Una primavera calda vi taglia adesso
fra le buste della spesa e i bulbi nel cellofan:
ci taglia dove dico guardate il campo con le rovine
delle immagini, il tubo catodico spezzato.
Nel suono fermo della televisione
le case indietro si sbriciolano nel video:
le tiriamo fuori, allacciamo il tetto con il grano.
Senza noi invecchiate come non fossimo nati –
miniatura finita, acqua ragia, ologrammi
dentro tutto il paesaggio.
Aquatic Centre
Stesa sul letto a volte vedi forme,
curve che entrano e spirali che evadono.
Gli organi trasparenti in alto si aprono
e diventano una linea morbida che insegue se stessa,
pulisce il respiro dai colori scuri – il colore del sangue,
o quello denso della carne dove nascono le api.
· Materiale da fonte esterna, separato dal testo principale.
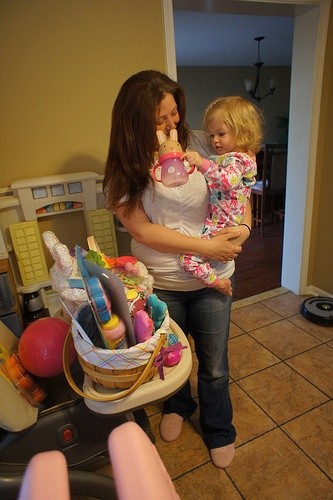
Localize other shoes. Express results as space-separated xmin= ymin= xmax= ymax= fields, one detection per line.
xmin=210 ymin=442 xmax=235 ymax=467
xmin=159 ymin=413 xmax=184 ymax=441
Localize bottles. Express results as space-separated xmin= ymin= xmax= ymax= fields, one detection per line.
xmin=151 ymin=128 xmax=195 ymax=187
xmin=101 ymin=313 xmax=128 ymax=350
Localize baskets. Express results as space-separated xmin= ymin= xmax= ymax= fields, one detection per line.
xmin=63 ymin=300 xmax=169 ymax=401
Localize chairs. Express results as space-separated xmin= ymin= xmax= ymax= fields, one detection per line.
xmin=251 ymin=144 xmax=287 ymax=240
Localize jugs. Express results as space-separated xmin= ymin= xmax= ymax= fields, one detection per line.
xmin=22 ymin=291 xmax=43 ymax=321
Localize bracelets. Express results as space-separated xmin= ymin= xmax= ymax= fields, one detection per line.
xmin=241 ymin=223 xmax=252 ymax=235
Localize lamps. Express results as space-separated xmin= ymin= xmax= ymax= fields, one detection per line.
xmin=244 ymin=36 xmax=278 ymax=103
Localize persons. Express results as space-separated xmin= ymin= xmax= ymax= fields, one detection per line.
xmin=178 ymin=96 xmax=263 ymax=297
xmin=103 ymin=68 xmax=251 ymax=468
Nulla si rigenera, ma è prolungato, infinito
nella linea che pulisce gli oggetti e fa cose
per pensare, per abitare: un grande uovo, ad esempio,
si spacca senza perdere liquido e bianchissimo invade
gli angoli del soffitto, apre un arco, una porta
tra i continenti.
Tra il cielo e l’acqua questo edificio
splende in una luce illimitata:
puoi aprirlo, aprirti
a una lingua di toni aspri,
tornare nel suono rotondo di un’altra
riprendendo quei toni come finestre sul mare
o il ponte sospeso per il parco
dove le persone stese sull’erba sono api
e il calore al sole sembra impedire la morte
anche se tra anni, milioni, un giorno
esplodendo.
Segui poi altre linee, quelle della specie,
forse come sapere che nascere
non sarà più violenza, ma fenomeno di sguardo,
e dal letto lasci il sesso arrampicarsi
attorno ai contorni di questo edificio
nel suo bianco sotto raggi tempesta,
la stella nell’attimo prima
di esplodere.
La vita è ovunque, in una linea curva
ognuno abita come pensare.
Le api ora lasciamo la mia bocca perché le penso.
In un sonno lunghissimo…
In un sonno lunghissimo, mentre il silenzio intorno
alla zona rossa si allarga, ho sognato di essere un delfino
che risaliva il Rio delle Amazzoni, entrava in una vena
segreta e alla bocca del Tevere tornava, affondava, apriva
le onde nell’Hudson, nel Reno roteava. La sorgente
del Tamigi e la baia di Wellington erano affluenti,
di corso in corso la forza del mare si allenava,
il Fiume Giallo riscaldava la Neva, e su zattere di pino
i morti scomparivano, nudi, e sentivo freddo ma c’erano
le stelle, perché nello spazio bruciano ma non riscaldano,
e potevo toccarle senza morire. Ho sognato tanti corpi,
i codici, i caratteri, la logica del profitto ancora impressi
nelle rughe. Poi c’era una cosa più lontana, una scintilla,
un volto, un sogno lucido: il cambiamento? Il delfino salta
molto più del perimetro di una zattera, ogni secondo.